Cleanup MIP installation

Before attempting a second installation, in case a couple of updates have been delivered to your Linux distribution package manager, you will need to follow the next steps to ensure a proper deployment.

Please be advised this is drastic steps which will remove entirely several softwares, their configuration, as well as any and all data they might store.

Ubuntu 16.04 LTS

  1. Purge installed infrastructure:

    $ sudo apt purge -y --allow-change-held-packages docker-ce marathon zookeeper mesos
    
  2. Remove all remaining configuration as it will prevent proper installation:

    $ sudo rm -rf /etc/marathon /etc/mip
    $ sudo reboot
    $ sudo rm -rf /etc/sysconfig/mesos-agent /etc/sysconfig/mesos-master /var/lib/mesos /var/lib/docker
    $ sudo rm -rf /etc/systemd/system/marathon.service.d
    $ sudo find /var /etc /usr -name \*marathon\* -delete
    $ sudo find /etc /usr /var -name \*mesos\* -delete
    $ sudo rm -rf /srv/docker/ldsmdb /srv/docker/research-db
    

WARNING: Backup your data before executing the command above. This will remove anything placed inside databases, as well as stored insides docker images.


  1. Reload the system initialisation scripts, and reboot:

     $ sudo systemctl daemon-reload
     $ sudo reboot
    
  2. Manually pre-install the packages. As this requires to specify precise version numbers, this list will be out of date really soon:

    $ sudo apt install -y --allow-downgrades --allow-change-held-packages docker-ce=17.09.0~ce-0~ubuntu
    

Troubleshooting

  • Running several times the setup.sh script might solve some issues: in case of error, run it one more time to check if it fails at the same step.
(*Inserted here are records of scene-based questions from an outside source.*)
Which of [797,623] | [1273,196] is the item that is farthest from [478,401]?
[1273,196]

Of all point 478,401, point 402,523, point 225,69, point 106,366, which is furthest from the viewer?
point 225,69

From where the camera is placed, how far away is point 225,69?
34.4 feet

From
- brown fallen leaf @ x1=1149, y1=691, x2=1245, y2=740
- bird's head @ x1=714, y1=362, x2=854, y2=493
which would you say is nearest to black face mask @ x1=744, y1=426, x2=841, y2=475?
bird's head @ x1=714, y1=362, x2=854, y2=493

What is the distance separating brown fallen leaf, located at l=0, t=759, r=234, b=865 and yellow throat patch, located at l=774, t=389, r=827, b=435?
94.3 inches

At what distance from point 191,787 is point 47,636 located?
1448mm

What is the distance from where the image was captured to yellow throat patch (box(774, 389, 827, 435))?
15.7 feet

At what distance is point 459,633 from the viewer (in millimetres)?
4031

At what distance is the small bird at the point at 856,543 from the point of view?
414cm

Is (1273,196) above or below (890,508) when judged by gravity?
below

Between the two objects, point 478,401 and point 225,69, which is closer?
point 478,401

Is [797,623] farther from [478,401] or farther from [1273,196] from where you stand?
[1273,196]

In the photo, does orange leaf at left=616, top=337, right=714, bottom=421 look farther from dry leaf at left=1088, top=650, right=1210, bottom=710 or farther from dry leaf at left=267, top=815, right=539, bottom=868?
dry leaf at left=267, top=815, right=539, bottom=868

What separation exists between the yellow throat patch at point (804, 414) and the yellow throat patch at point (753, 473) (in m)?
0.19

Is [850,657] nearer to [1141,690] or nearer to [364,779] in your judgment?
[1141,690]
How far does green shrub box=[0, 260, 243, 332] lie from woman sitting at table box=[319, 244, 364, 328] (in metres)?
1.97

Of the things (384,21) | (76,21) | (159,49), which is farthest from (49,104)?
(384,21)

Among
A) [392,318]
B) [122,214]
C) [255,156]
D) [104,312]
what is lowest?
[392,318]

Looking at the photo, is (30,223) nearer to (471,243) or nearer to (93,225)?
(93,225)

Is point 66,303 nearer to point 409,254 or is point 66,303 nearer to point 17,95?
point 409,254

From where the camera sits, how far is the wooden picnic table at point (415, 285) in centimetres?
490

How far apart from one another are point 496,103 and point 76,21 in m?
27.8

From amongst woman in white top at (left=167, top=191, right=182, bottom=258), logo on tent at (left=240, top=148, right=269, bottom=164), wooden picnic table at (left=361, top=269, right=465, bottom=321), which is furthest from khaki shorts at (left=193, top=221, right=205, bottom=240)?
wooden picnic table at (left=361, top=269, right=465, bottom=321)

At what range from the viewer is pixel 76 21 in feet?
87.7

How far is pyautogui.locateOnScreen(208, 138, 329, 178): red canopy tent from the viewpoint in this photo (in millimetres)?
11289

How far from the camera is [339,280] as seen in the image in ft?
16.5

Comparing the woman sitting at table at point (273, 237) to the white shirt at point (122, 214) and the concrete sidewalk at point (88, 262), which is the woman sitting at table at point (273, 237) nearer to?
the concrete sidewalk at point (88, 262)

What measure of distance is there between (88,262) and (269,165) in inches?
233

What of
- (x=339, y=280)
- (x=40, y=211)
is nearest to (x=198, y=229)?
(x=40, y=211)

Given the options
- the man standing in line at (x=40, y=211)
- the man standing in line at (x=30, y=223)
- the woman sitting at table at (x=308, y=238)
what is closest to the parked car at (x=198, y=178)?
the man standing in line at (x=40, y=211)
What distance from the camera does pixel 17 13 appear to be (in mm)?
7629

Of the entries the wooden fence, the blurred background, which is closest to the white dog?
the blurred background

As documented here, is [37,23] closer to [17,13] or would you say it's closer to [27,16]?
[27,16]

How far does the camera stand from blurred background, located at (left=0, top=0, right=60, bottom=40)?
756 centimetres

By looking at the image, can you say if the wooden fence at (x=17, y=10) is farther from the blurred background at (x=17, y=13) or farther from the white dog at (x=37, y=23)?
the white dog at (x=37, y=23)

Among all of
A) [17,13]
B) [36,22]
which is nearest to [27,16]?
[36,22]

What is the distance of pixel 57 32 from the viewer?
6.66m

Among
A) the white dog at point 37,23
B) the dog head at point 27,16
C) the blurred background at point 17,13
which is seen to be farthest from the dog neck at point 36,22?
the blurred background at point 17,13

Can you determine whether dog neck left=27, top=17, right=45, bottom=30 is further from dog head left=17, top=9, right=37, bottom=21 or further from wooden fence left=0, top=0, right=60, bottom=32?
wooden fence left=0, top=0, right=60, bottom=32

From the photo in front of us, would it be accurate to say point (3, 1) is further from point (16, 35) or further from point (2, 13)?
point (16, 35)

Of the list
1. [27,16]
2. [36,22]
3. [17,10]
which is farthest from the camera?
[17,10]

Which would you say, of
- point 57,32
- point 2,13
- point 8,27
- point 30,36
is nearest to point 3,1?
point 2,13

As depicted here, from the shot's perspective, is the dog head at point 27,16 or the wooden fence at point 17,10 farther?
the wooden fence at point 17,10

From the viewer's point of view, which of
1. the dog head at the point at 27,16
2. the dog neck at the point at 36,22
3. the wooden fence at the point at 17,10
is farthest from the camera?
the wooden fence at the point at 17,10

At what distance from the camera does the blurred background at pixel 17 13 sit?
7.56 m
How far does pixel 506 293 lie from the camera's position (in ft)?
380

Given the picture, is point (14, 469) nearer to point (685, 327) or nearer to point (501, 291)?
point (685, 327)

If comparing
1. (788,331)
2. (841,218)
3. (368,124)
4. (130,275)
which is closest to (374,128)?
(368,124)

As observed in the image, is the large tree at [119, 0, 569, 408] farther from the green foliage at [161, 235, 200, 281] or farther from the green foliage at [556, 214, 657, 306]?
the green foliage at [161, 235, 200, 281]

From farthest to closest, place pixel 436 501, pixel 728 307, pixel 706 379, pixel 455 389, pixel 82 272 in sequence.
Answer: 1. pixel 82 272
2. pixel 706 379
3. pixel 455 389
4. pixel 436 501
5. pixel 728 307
  • In case the installation fails because a package (docker-ce, marathon, zookeeper or mesos) cannot be downgraded or installed because of previous installs, use the following commands (possibly purge only one package rather than all):

    $ sudo apt purge -y --allow-change-held-packages docker-ce marathon zookeeper mesos
    $ sudo apt install -y --allow-downgrades --allow-change-held-packages docker-ce=17.09.0~ce-0~ubuntu
    
  • Purging Marathon might also fix the problem if the deployment gets stuck at:

    TASK [ldsm-database : wait for marathon] *******************************************
    FAILED - RETRYING: wait for marathon (3600 retries left).
    FAILED - RETRYING: wait for marathon (3599 retries left).
    
  • Zookeeper in an unstable state, cannot be restarted

-> /common/scripts/fix-mesos-cluster.sh --reset, then ./setup.sh

The documentation folder on Github contains a few specific fixes.